__Work instructions__. Turn the listing, from the line containing "How far from" down to the line containing "5091 centimetres", into a two-column CSV with the columns text and answer. Give each item's wording and its answer as one row of quoted fields with line breaks replaced by spaces, and leave out the pictures.

Spatial data with pictures:
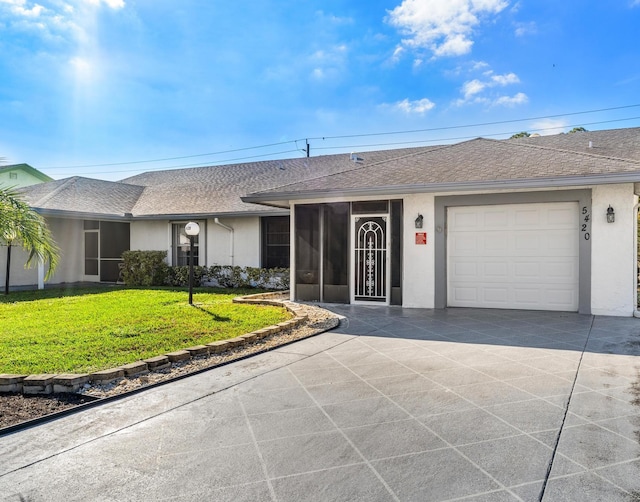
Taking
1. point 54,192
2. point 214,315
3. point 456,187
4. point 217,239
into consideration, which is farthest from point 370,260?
point 54,192

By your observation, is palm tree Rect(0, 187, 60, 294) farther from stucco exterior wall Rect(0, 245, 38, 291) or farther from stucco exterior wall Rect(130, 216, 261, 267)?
stucco exterior wall Rect(0, 245, 38, 291)

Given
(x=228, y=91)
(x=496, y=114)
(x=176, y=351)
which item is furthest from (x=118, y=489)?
(x=496, y=114)

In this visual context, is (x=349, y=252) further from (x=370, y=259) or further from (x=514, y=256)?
(x=514, y=256)

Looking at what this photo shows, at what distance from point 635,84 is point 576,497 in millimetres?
16930

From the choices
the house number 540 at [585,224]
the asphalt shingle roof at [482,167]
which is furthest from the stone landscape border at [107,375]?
the house number 540 at [585,224]

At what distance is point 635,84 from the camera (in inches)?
583

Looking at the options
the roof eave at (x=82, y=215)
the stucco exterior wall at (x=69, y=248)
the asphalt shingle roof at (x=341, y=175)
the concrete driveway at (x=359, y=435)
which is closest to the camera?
the concrete driveway at (x=359, y=435)

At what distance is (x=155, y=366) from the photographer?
4988 millimetres

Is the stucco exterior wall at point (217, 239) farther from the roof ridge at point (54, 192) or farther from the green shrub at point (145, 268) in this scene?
the roof ridge at point (54, 192)

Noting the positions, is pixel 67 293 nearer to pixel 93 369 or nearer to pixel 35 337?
pixel 35 337

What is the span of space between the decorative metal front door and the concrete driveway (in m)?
4.48

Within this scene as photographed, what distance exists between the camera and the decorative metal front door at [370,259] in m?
9.86

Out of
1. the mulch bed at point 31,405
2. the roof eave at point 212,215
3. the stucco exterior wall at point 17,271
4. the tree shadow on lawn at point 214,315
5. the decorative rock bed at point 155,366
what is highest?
the roof eave at point 212,215

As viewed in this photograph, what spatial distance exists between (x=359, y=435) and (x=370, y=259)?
6.90 m
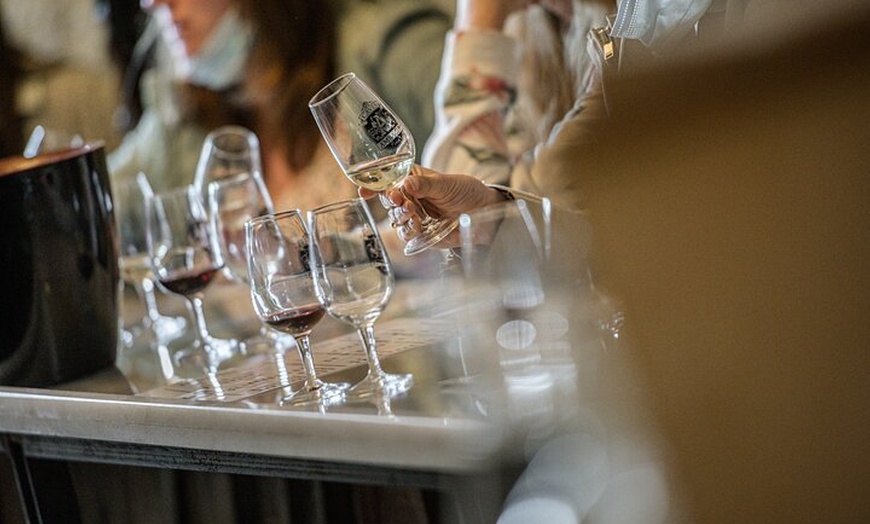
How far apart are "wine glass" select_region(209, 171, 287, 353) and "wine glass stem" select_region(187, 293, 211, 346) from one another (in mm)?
69

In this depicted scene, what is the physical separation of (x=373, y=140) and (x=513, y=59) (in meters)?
0.87

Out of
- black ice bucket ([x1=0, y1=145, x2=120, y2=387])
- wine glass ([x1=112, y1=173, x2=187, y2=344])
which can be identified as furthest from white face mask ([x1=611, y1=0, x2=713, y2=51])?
wine glass ([x1=112, y1=173, x2=187, y2=344])

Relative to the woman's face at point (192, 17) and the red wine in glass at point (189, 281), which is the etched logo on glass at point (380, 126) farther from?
the woman's face at point (192, 17)

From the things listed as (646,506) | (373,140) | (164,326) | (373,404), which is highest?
(373,140)

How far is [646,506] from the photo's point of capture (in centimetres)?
67

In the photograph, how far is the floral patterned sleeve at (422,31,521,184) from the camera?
7.54 ft

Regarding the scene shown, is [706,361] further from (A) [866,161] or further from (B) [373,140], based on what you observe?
(B) [373,140]

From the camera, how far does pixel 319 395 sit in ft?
4.57

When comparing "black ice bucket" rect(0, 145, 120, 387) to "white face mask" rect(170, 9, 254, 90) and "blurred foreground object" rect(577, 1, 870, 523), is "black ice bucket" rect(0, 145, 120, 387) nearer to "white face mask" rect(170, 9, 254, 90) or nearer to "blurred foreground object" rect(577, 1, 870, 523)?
"white face mask" rect(170, 9, 254, 90)

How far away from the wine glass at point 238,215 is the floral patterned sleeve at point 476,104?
485 millimetres

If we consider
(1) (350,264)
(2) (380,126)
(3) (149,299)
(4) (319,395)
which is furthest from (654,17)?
(3) (149,299)

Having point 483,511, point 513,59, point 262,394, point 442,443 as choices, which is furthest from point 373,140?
point 513,59

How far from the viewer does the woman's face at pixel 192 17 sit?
286cm

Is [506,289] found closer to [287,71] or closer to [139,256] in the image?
[139,256]
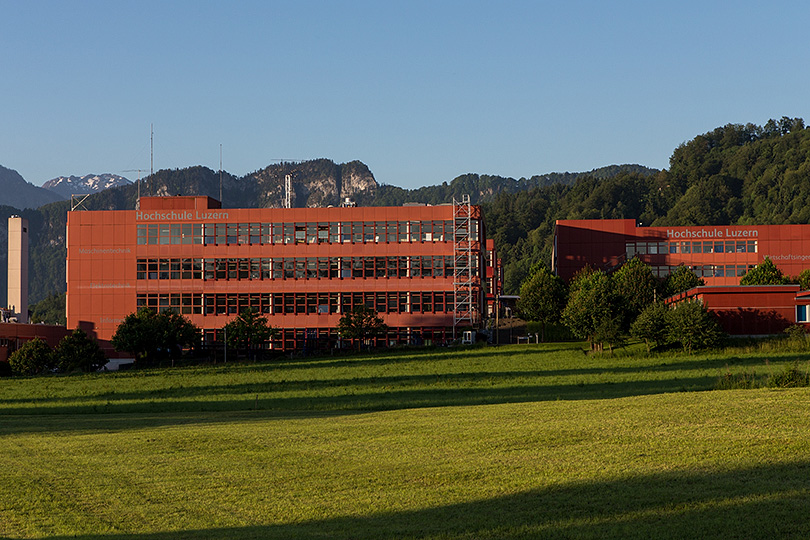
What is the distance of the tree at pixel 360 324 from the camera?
11294 centimetres

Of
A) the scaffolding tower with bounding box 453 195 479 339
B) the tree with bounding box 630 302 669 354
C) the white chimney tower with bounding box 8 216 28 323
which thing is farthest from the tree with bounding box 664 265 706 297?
the white chimney tower with bounding box 8 216 28 323

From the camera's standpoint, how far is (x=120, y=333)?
103m

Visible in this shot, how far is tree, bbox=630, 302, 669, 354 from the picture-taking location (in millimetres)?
77250

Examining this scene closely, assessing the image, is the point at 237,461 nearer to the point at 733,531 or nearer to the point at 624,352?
the point at 733,531

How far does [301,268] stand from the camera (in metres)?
125

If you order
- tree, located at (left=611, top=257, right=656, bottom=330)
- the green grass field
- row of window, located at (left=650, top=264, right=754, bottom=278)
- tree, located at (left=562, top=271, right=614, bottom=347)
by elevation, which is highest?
row of window, located at (left=650, top=264, right=754, bottom=278)

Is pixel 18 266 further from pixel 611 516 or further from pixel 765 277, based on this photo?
pixel 611 516

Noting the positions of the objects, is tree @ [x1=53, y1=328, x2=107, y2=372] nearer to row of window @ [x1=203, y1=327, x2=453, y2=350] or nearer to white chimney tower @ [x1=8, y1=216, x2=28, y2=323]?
row of window @ [x1=203, y1=327, x2=453, y2=350]

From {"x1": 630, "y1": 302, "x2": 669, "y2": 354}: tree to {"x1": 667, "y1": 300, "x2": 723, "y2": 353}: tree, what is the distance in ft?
4.18

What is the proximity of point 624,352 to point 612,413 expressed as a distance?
5091 centimetres

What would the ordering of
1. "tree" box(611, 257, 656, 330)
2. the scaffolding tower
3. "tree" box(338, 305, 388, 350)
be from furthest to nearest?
the scaffolding tower < "tree" box(338, 305, 388, 350) < "tree" box(611, 257, 656, 330)

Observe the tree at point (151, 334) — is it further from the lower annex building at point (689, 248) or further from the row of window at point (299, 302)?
the lower annex building at point (689, 248)

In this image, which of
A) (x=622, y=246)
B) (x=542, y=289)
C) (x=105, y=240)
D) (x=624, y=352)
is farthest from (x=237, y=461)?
(x=622, y=246)

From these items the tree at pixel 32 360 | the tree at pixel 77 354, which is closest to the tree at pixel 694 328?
the tree at pixel 77 354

__Solution for this exercise__.
text,answer
"How far from the viewer does the woman's face at pixel 192 17 sit?","286cm"
"Is [506,289] found closer to [287,71] or closer to [139,256] in the image?","[139,256]"
"What is the distance of the tree at pixel 360 324 from the camera?","11294 centimetres"
"Of A) the scaffolding tower with bounding box 453 195 479 339 B) the tree with bounding box 630 302 669 354 C) the white chimney tower with bounding box 8 216 28 323 which thing is farthest from the tree with bounding box 664 265 706 297?","the white chimney tower with bounding box 8 216 28 323"
"From the camera's standpoint, how far is (x=120, y=333)?","103m"
"Visible in this shot, how far is tree, bbox=630, 302, 669, 354 from the picture-taking location (in millimetres)?","77250"
"Examining this scene closely, assessing the image, is the point at 237,461 nearer to the point at 733,531 or nearer to the point at 624,352?","the point at 733,531"
"How far does [301,268] stand from the camera (in metres)?","125"
"If you order - tree, located at (left=611, top=257, right=656, bottom=330) - the green grass field - row of window, located at (left=650, top=264, right=754, bottom=278) - tree, located at (left=562, top=271, right=614, bottom=347) by elevation, which is highest?","row of window, located at (left=650, top=264, right=754, bottom=278)"
"Is pixel 18 266 further from pixel 611 516 or further from pixel 765 277, based on this photo?","pixel 611 516"
"Noting the positions of the objects, is tree @ [x1=53, y1=328, x2=107, y2=372] nearer to row of window @ [x1=203, y1=327, x2=453, y2=350] or nearer to white chimney tower @ [x1=8, y1=216, x2=28, y2=323]?","row of window @ [x1=203, y1=327, x2=453, y2=350]"
"From {""x1"": 630, ""y1"": 302, ""x2"": 669, ""y2"": 354}: tree to {""x1"": 667, ""y1"": 300, ""x2"": 723, ""y2"": 353}: tree, what is the distance in ft?","4.18"
"What is the proximity of point 624,352 to point 612,413 expressed as a distance?","5091 centimetres"